Hadoop (Cloudera) Administrator
Location: Buffalo, NY
Duration: Contract to Hire, Direct Hire
Pay Rate: TBD
•Responsible for Capacity Planning, Infrastructure Planning based on the workloads and future requirements
•Interact with the business users, Enterprise Architects and Project Managers to gather the requirements.
•Install Cloudera-Hadoop from scratch for different environments (Dev, Test, Cert, Production, Disaster Recovery).
•Install and configure Kafka to facilitate real-time streaming applications.
•Provide support and maintenance and its eco-systems include HDFS, Yarn, Hive, Impala, Spark, Kafka, HBase, Informatica BDB, and Tableau.
•Work on issues and provide EBF’s (emergency bug fixes) for Informatica to meet the SLA.
•Work with delivery teams for Provisioning of users into Hadoop.
•Implement Hadoop Security like Kerberos, Cloudera Key Trustee Server and Key Trustee Management Systems.
•Enable Sentry for RBAC (role-based access control) to have a privilege level access to the data in HDFS as per the security policies.
•Enable data encryption at rest and at motion with TLS/SSL to meet the security standards.
•Performe upgrades to Cloudera Manager, CDH along with support for Linux Server Patching from RHEL 7.1 to 7.4 (maipo).
•Install of Informatica Big-Data-Management edition from scratch at development, Test, Certification and Production environments.
•Perform upgrades to Informatica BDM from time to time as needed.
•Establish of connections between Hadoop and Informatica BDM to perform Dynamic Mappings and Hive updates.
•Enable Informatica as a data ingestion tool for Hadoop by creating and testing the connections from different databases like Mysql, Microsoft Sql, Oracle, Hive, Hdfs, Teradata.
•Design and Implementation of Backup and Disaster Recovery strategy based out of Cloudera BDR utility for Batch applications and Kafka mirror maker for real-time streaming applications.
•Enable the consumers to use the Data in Hive Tables from Tableau desktop as part of the requirement.
•Establish the connection between Teradata Studio Express and Impala, so as to enable the consumer group for an easy migration to Hadoop query engines.
•Integrate CA-7 enterprise scheduler to run the Jobs in both Hadoop/Informatica.
•Align with development and architecture teams to propose and deploy new hardware and software environments required for Hadoop and to expand existing environments.

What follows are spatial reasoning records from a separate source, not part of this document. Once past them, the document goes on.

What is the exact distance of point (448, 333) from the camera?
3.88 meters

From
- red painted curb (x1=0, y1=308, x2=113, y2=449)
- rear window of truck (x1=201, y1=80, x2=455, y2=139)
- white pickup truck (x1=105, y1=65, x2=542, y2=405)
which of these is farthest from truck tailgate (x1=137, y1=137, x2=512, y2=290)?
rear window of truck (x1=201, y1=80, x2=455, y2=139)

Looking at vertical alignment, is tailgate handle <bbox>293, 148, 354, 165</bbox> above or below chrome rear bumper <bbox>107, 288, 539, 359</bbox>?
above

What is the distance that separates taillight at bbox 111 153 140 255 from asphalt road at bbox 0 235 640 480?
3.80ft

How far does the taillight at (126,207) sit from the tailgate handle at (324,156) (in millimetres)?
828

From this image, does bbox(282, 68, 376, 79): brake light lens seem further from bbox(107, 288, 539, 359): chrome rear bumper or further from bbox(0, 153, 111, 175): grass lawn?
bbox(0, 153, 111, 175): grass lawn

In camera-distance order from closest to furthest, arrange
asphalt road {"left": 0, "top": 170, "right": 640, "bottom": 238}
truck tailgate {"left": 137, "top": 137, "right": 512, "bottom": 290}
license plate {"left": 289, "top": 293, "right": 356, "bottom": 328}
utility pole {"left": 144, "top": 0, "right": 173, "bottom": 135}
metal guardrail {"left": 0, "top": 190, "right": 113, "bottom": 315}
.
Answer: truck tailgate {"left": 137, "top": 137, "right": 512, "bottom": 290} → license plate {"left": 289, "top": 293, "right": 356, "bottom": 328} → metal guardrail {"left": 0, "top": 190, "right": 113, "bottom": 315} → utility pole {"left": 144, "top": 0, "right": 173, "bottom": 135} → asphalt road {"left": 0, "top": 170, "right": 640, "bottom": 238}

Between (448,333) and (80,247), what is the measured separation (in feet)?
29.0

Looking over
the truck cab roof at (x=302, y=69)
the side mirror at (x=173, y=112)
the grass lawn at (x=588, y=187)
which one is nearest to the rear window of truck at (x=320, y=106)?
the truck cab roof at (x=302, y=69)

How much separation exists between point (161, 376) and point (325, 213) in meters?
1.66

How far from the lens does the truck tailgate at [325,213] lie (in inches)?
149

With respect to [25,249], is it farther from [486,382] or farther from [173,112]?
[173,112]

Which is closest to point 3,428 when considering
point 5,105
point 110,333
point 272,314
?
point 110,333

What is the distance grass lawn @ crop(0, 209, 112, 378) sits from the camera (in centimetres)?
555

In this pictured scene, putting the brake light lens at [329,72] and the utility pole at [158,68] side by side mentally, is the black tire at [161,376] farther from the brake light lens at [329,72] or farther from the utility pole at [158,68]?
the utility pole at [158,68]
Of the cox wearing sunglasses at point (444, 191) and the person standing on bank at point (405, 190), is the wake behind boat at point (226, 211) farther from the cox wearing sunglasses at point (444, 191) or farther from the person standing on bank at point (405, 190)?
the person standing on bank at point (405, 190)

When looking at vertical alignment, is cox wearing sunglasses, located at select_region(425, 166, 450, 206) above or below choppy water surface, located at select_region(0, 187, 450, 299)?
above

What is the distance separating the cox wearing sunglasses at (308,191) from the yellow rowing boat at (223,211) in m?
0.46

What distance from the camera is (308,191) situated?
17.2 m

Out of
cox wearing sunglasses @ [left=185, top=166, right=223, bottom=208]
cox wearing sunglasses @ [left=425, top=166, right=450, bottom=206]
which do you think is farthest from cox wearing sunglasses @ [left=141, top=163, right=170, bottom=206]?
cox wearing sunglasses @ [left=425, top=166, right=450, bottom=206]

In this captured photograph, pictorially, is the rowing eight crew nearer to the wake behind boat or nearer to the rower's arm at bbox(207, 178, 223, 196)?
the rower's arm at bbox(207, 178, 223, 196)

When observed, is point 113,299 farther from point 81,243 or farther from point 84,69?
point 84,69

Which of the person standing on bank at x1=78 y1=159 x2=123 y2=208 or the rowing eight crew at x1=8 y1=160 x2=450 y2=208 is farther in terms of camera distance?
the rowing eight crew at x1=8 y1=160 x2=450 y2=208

•Perform Capacity Planning of Informatica Big Data Management along with implementation design for grid execution.
•Optimize and Performance tuning of the cluster by changing the parameters based on the benchmarking results such as Teragen/Terasort.
•Implement GIT version control basing out of NFS shared drive for Hadoop and also integrate it to the Eclipse IDE.
•Enable Sub-Version (svn) as version control
•Enable connectivty of Tableau and SAS Grid to Hadoop
•A minimum of bachelor’s degree in computer science or equivalent.
•Cloudrea Hadoop(CDH), Cloudera Manager, Informatica Bigdata Edition(BDM), HDFS, Yarn, MapReduce, Hive, Impala, KUDU, Sqoop, Spark, Kafka, HBase, Teradata Studio Express, Teradata, Tableau, Kerberos, Active Directory, Sentry, TLS/SSL, Linux/RHEL, Unix Windows, SBT, Maven, Jenkins, Oracle, MS SQL Server, Shell Scripting, Eclipse IDE, Git, SVN
•Must have strong problem-solving and analytical skills
•Must have the ability to identify complex problems and review related information to develop and evaluate options and implement solutions.
Proud to be an EEO Employer.